While trying to find earlier information on type design I stumbled on this gorgeous 1878 guide for sign painters.
https://archive.org/details/gri_33125007673623
As someone who is not a design snob (I tend to fall into the ontology snob bucket) the bit I liked is the way the types were categorized, there is the roman style and the egyptian style. And while roman was obvious "Ah yes like times new roman" egyptian was not familiar to me. Easy enough to figure out that it is what today we call sans-serif but I wonder when the term fell out of use?

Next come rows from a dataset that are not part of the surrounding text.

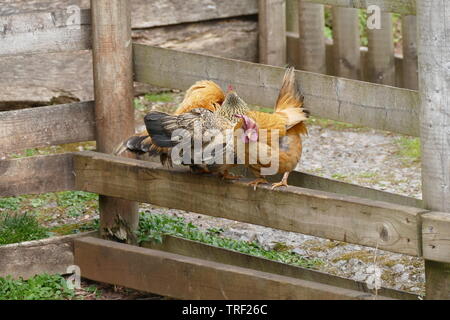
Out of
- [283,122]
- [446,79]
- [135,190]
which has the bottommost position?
[135,190]

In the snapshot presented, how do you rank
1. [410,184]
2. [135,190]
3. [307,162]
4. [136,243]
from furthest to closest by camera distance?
1. [307,162]
2. [410,184]
3. [136,243]
4. [135,190]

Oh cool, I hadn't heard that term until you mentioned it. Apparently the name was in flux in the early days. The Wikipedia page for Sans Serif has an interesting footnote:
> master sign-painter James Callingham writes in his textbook "Sign Writing and Glass Embossing" (1871) that "What one calls San-serif, another describes as grotesque; what is generally known as Egyptian, is some times called Antique, though it is difficult to say why, seeing that the letters so designated do not date farther back than the close of the last century. Egyptian is perhaps as good a term as could be given to the letters bearing that name, the blocks being characteristic of the Egyptian style of architecture. These letters were first used by sign-writers at the close of the last century, and were not introduced in printing till about twenty years later. Sign-writers were content to call them "block letters," and they are sometimes so-called at the present day; but on their being taken in hand by the type founders, they were appropriately named Egyptian. The credit of having introduced the ordinary square or san-serif letters also belongs to the sign-writer, by whom they were employed half a century before the type founder gave them his attention, which was about the year 1810."